Friday, Jan. 29, 1965

Testing a New High

The stock market tried last week to hurdle the magical 900 mark on the Dow-Jones industrial averages but at the last moment shied away like a nervous horse. Twice during the week, while Wall Street watched with fascinated suspense, the market edged above 900 for brief periods during the day. Each time, however, scared that it had gone too high too fast, it retreated. After eleven straight days of advance, it closed on the day before President Johnson's oath-taking at 896.27, a new record, then eased off to end the week below 894.

Underestimated Impact? The Dow-Jones 900 is a strong resistance point, and stocks may have to test it several times. President Johnson's hospitalization could have unsettling effects upon a market that likes Johnson and dislikes uncertainty. But presuming that Johnson recovers quickly, many Wall Streeters expect that the 900 mark will have to surrender before long. A good deal depends on how investors receive this week's budget and economic messages from the President. Said Goodbody & Co. in a market letter to its customers: "It may be that we have somewhat underestimated the bullish impact that the Great Society concept seems to be having on the investment public."

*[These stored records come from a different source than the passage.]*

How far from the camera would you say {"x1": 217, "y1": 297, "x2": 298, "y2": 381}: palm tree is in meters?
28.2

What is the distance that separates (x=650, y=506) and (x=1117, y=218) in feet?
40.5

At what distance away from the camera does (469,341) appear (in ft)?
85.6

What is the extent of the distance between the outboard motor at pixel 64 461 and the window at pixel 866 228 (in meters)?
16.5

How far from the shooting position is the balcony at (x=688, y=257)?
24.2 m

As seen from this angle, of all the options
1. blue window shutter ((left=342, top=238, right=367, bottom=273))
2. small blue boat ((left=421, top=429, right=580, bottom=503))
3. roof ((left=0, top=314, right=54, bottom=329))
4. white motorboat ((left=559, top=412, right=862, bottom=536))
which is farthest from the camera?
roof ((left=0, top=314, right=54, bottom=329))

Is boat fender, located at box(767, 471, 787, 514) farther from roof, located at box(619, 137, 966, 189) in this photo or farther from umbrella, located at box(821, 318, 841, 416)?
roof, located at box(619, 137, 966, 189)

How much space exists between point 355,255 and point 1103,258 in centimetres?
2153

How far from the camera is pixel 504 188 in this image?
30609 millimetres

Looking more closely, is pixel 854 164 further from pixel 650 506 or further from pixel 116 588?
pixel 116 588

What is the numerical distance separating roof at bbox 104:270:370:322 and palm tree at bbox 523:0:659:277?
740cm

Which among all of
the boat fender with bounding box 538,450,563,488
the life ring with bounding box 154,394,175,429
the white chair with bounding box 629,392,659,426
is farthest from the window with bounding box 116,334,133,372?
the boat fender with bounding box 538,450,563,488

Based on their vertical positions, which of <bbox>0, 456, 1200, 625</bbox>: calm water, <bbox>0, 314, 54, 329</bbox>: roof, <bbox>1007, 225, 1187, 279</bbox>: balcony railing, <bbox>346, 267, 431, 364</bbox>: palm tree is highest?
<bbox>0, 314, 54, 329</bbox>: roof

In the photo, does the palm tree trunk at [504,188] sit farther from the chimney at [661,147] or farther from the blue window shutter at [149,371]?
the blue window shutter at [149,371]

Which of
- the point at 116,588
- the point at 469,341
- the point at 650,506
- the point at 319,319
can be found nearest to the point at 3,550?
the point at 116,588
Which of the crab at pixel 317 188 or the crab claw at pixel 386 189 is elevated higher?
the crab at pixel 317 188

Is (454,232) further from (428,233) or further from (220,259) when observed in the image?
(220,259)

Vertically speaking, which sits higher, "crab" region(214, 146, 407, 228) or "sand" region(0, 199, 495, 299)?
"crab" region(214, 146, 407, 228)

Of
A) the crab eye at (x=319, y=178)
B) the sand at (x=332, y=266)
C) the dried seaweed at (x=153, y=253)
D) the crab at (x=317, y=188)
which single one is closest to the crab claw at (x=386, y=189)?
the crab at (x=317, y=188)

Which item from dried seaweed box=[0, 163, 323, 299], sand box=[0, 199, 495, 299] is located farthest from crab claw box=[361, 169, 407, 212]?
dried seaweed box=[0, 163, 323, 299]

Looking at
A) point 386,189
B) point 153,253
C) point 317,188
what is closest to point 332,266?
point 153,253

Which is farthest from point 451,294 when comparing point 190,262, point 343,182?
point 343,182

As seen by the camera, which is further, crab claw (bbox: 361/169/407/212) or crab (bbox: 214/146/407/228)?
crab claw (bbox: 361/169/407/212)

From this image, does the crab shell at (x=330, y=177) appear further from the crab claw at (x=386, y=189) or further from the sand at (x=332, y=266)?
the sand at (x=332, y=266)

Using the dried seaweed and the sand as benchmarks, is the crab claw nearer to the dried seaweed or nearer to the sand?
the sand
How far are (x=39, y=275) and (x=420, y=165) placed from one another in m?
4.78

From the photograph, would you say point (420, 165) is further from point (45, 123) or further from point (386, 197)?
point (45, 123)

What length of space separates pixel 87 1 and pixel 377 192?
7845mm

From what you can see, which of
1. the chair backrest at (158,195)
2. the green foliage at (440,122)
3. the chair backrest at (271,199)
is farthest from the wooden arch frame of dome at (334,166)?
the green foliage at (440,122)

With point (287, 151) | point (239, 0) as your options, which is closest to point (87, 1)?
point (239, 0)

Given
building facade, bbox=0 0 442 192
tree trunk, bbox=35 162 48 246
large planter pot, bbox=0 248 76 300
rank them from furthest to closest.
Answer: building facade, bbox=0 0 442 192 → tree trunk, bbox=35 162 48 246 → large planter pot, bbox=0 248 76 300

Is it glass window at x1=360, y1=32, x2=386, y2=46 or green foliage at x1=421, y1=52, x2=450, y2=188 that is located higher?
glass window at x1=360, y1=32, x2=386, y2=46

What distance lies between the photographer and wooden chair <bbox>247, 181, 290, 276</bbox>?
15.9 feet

Investors have also been impressed by the continued advance of the U.S. economy. Early last week stocks were lifted by the Commerce Department's reports on economic performance in December: factory orders rose 5%, housing starts 8% and personal income almost 1% to a record $506 billion.

Department-store shares climbed on the Street on news that retail sales in January were running well ahead of the same period last year. Auto stocks did well because Detroit's production so far in 1965 is 7% ahead of last year's rate; this week output will be 17% higher than in the same week a year ago.

Better Stocks. Good business news seems to be having a particularly strong impact upon the small investors who buy in "odd lots" of fewer than 100 shares. For the first time since they were badly singed in the 1962 crash, they are beginning to re-enter the market in significant numbers. On almost every trading day this year, odd-lots investors have bought more shares than they sold. And they are not investing in cheap stocks: the average stock bought in an odd lot now costs $52 v. $39 for the average share bought in round lots.

The little man may give the market a needed lift, but the market's future will still be determined largely by the huge and growing institutional investors. Last year the market was swelled by $2 billion from pension funds, $1.3 billion from such mutual funds as Massachusetts Investors Trust (see Management) and hundreds of millions more from other institutions. The institutions hold about 15% of the nation's $650 billion worth of common and preferred stocks, and such companies as G.M., A.T. & T., G.E. and IBM each have about 1,000 institutional investors. The institutions have more money than ever to invest these days, but their managers have put much of the cash into Government bonds while they shop around for bargain-priced stocks. If they decide that the market is good for further gains, that decision could keep the market rising for quite a while.